I felt his weight shift on the bed. A moment later, my ankles were freed. Then my wrists. When he lifted the blindfold, I wrapped my arms tight around his neck and pulled him down to me. I captured his lips with a heat I’d recognized in him, but never felt in myself. I needed this and needed to forget what it was like to be so completely out of control. I needed to see his desire and to feel it grow out of control inside of me. I needed to know that I had power, that I had the power to drive this dominant alpha male over the edge.
Rawn seemed to have no problem with the turn in our play. He buried his mouth against mine, rolling his body over me and pressing a knee between my own. I don’t know when he removed his clothes. At the moment, I didn’t really care.
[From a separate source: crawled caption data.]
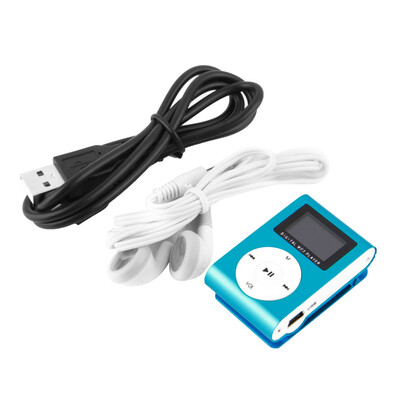 

Media Music Player Fashion 2-16GB Mp3 Mp4 Player 1.8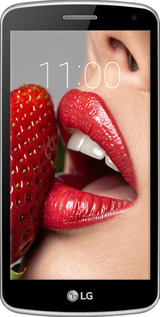 Силиконовый чехол Наслаждение для LG K5 X220 - 6701u-457 изображение 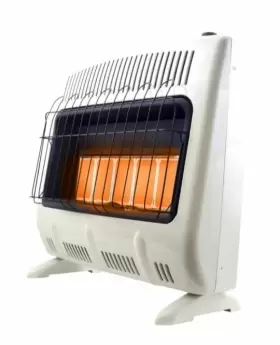 F299430 MR. HEATER Vent Radiant Dual Fuel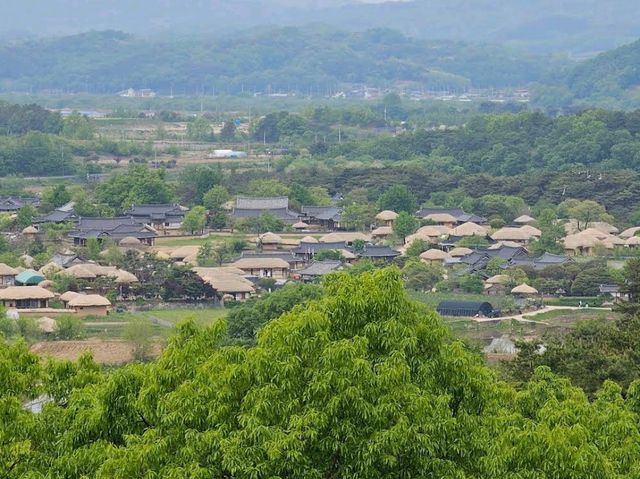 Andong Hahoe Folk Village (Andong)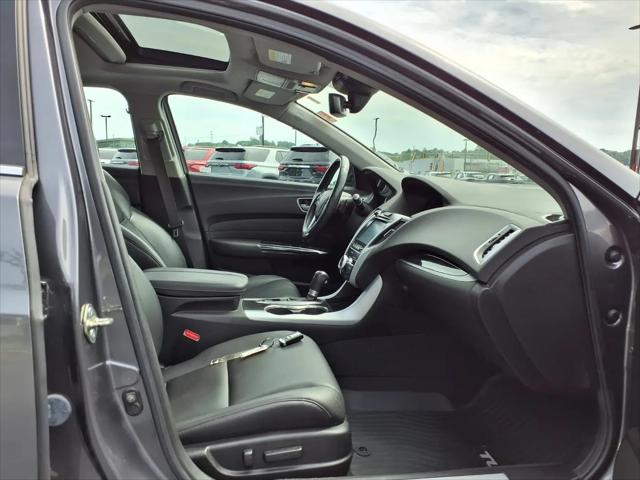 2020 Acura TLX Standard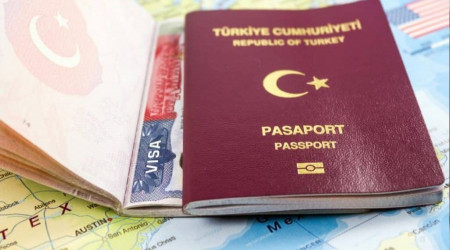 Türklere Schengen reddi Ruslardan fazla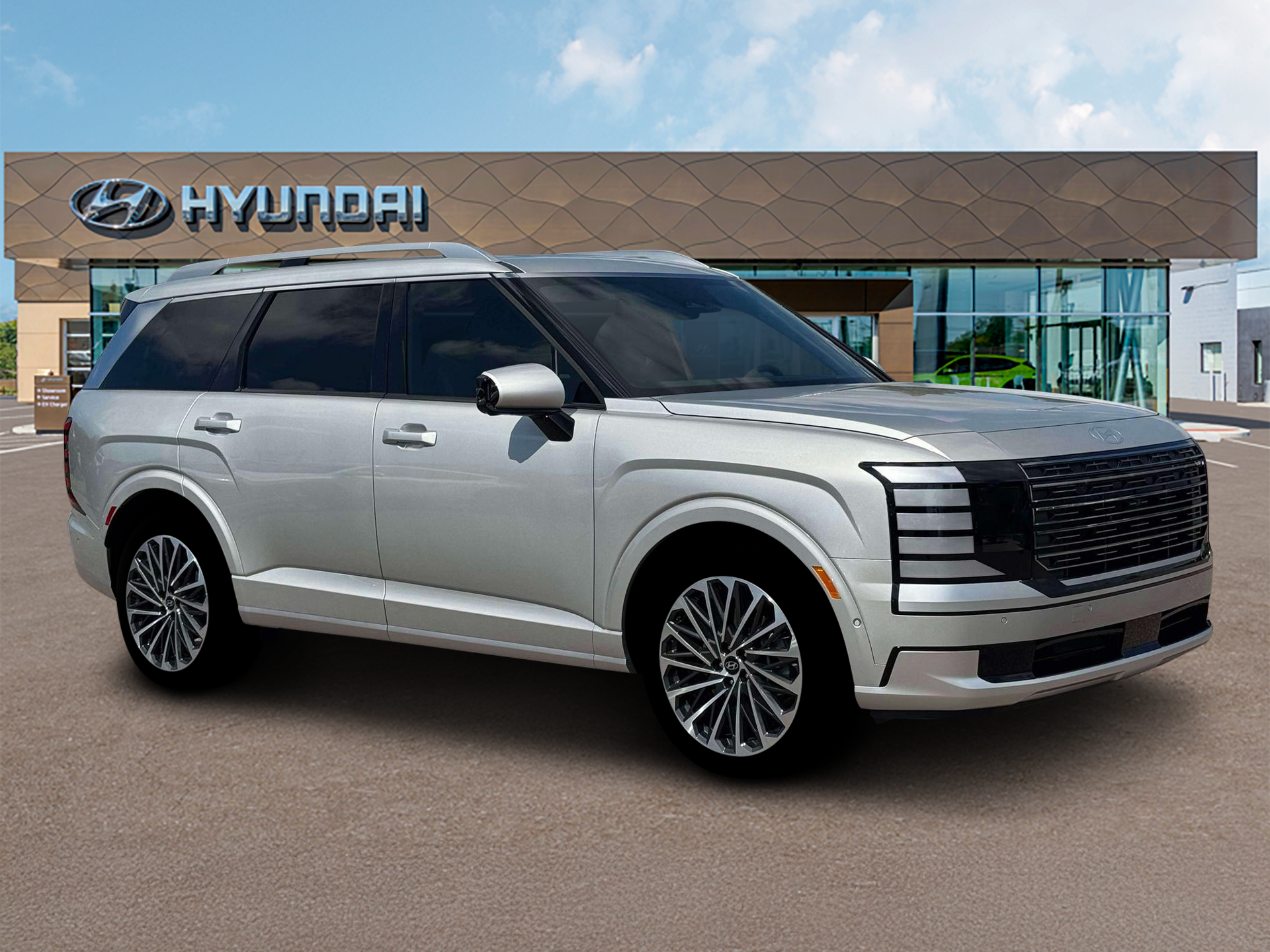 Thumbnail: 2026 Hyundai Palisade - 10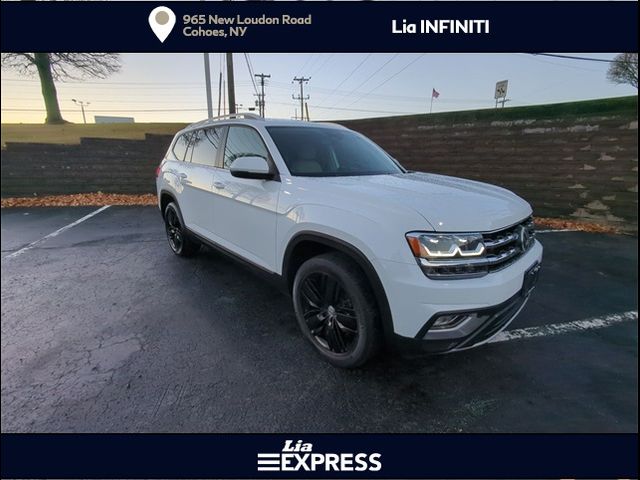 2019 Volkswagen Atlas 3.6L V6 SEL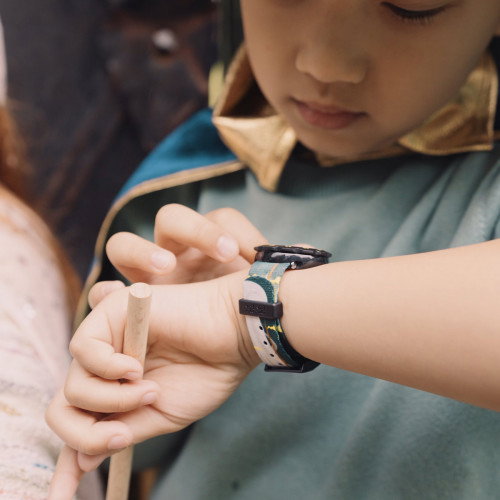 Luxoia - Flik Flak Wizarmazing - FPSP061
I needed him so desperately that I reached between our bodies and grasped him, pulling him against my wet, throbbing center. I cried out as he pressed himself inside of me, arching my hips until he was as deep as physiology would allow.
We rocked together under the stars, once again fulfilling my personal fantasy. Funny how a fantasy, when it first begins, seems like it’s all about sex. For me, it was about feeling pleasure while lying under the thing I studied for so long, the thing that brought me an intellectual pleasure that was so much more than the physical pleasure I had known before this, before Rawn. But now…it was so much more than just pleasure. It was a spiritual connection, a mingling of the souls that I had never understood was possible, let alone desired to experience. A spiritual awakening that would forever change the way I viewed the world and the stars. An awakening I could only have had with Rawn.
“I love you,” he whispered against my ear over and over again in the moment before he swelled and cried out with his orgasm. A second later, my own voice raised to join his, as pleasure moved in waves through my body, rocking me to the edge of sanity and pulling me back, only to push me over once more.